WRITTEN REQUEST:
Please copy everything from the start of the entries down to the line containing "37.7 metres", substituting "viewer" for "camera" and leaving all else unchanged.

--- start DATA EXTRACT ---

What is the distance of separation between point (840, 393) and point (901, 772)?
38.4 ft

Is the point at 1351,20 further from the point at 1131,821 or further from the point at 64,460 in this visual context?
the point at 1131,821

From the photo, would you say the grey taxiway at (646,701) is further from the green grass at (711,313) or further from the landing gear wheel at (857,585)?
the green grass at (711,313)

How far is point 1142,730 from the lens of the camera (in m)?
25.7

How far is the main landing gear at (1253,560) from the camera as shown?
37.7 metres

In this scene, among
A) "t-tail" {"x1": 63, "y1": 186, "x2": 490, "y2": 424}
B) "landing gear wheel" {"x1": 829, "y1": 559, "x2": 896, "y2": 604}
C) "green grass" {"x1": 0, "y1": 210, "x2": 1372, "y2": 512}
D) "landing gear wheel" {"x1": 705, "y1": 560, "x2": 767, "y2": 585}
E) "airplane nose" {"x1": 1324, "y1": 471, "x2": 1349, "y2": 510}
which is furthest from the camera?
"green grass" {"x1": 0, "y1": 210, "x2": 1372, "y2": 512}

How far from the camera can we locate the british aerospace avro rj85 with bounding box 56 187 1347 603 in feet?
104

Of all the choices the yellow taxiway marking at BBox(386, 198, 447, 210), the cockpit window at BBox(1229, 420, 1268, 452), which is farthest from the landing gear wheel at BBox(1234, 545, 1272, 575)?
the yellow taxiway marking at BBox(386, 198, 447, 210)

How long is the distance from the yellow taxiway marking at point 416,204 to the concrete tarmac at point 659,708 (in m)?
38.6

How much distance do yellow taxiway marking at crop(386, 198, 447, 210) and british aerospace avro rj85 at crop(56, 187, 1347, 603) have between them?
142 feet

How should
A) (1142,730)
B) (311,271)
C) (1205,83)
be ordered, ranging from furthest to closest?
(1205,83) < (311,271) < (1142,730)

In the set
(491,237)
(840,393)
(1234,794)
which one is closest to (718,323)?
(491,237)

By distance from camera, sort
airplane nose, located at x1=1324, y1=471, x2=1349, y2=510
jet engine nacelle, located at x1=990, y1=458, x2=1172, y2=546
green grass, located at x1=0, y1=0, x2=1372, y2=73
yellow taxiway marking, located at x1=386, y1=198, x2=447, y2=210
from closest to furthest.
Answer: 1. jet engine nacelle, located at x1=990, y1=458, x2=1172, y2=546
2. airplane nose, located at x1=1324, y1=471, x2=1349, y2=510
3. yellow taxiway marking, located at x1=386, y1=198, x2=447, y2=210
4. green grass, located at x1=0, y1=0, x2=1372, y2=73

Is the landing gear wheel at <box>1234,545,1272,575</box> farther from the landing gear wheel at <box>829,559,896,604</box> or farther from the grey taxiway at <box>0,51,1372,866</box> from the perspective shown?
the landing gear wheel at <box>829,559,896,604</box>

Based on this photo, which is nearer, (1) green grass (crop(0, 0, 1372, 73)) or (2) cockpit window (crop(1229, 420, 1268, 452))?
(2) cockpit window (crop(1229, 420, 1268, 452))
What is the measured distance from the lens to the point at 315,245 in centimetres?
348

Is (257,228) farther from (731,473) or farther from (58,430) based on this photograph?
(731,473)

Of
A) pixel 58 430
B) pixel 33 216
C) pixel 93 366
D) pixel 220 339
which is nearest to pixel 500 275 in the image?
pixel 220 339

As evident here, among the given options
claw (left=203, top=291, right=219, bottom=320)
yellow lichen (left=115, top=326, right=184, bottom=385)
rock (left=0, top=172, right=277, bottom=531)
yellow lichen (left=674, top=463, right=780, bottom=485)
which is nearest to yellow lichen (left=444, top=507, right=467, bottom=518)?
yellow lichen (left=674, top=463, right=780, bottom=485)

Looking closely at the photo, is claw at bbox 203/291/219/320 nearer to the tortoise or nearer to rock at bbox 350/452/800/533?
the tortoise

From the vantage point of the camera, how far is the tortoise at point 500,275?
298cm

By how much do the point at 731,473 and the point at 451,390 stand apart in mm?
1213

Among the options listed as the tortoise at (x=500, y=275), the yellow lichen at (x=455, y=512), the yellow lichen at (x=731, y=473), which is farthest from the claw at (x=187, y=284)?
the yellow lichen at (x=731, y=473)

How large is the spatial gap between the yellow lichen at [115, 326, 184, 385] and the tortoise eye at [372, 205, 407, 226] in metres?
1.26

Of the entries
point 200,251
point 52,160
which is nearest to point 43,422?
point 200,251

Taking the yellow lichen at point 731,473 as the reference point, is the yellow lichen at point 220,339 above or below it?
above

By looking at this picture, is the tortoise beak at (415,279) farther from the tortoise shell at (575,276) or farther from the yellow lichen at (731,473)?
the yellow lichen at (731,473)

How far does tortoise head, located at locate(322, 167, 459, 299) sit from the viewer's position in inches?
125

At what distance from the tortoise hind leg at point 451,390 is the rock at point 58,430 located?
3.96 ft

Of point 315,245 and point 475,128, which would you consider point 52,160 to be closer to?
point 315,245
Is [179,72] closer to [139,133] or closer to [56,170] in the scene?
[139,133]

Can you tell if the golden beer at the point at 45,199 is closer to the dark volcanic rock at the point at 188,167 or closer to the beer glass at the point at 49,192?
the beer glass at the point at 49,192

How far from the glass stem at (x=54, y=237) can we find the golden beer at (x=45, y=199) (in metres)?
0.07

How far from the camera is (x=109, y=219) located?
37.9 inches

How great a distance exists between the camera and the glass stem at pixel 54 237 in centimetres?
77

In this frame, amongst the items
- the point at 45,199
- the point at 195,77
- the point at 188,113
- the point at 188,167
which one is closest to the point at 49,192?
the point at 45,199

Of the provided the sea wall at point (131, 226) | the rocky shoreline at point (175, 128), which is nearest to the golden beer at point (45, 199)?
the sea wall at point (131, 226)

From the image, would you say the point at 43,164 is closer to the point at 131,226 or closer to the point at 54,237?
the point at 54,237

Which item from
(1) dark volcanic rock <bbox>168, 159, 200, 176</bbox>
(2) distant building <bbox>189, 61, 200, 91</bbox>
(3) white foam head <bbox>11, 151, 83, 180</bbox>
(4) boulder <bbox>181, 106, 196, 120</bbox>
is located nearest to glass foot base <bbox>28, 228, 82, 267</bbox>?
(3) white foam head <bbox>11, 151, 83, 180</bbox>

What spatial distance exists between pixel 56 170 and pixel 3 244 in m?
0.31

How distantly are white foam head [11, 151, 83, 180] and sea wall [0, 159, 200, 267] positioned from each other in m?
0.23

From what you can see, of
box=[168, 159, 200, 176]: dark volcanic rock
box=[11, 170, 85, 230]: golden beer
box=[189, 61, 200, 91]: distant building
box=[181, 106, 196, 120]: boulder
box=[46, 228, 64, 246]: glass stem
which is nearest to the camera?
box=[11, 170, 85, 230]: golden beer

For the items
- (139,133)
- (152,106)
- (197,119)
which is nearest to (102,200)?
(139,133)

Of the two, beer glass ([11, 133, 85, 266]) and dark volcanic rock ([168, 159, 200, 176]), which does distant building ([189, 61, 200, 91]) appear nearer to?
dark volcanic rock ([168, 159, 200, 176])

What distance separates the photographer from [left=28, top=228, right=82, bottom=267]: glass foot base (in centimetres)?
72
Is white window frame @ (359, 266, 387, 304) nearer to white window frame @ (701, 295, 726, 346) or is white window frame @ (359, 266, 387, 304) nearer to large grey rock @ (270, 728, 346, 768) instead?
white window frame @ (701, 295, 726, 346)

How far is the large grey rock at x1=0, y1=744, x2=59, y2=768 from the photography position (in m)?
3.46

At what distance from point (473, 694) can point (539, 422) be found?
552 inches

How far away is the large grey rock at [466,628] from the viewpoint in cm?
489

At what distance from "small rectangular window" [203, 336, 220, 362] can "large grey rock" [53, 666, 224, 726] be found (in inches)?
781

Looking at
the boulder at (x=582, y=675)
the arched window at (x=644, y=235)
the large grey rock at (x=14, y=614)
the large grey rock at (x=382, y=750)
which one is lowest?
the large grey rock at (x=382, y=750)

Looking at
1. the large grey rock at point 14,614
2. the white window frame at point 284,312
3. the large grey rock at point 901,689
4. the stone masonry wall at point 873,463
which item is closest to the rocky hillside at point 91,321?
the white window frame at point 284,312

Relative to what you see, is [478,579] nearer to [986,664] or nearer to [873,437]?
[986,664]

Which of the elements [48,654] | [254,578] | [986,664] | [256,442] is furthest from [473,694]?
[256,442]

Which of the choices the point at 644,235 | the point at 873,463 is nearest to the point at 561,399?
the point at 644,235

--- end DATA EXTRACT ---

FULL ANSWER:
What is the distance of separation between point (840, 393) and point (901, 772)?
38.4 ft

Is the point at 1351,20 further from the point at 1131,821 or further from the point at 64,460 in this visual context?
the point at 1131,821

From the photo, would you say the grey taxiway at (646,701) is further from the green grass at (711,313) or further from the landing gear wheel at (857,585)?
the green grass at (711,313)

How far is point 1142,730 from the lens of the viewer (in m)?
25.7

How far is the main landing gear at (1253,560) from the viewer as shown?
37.7 metres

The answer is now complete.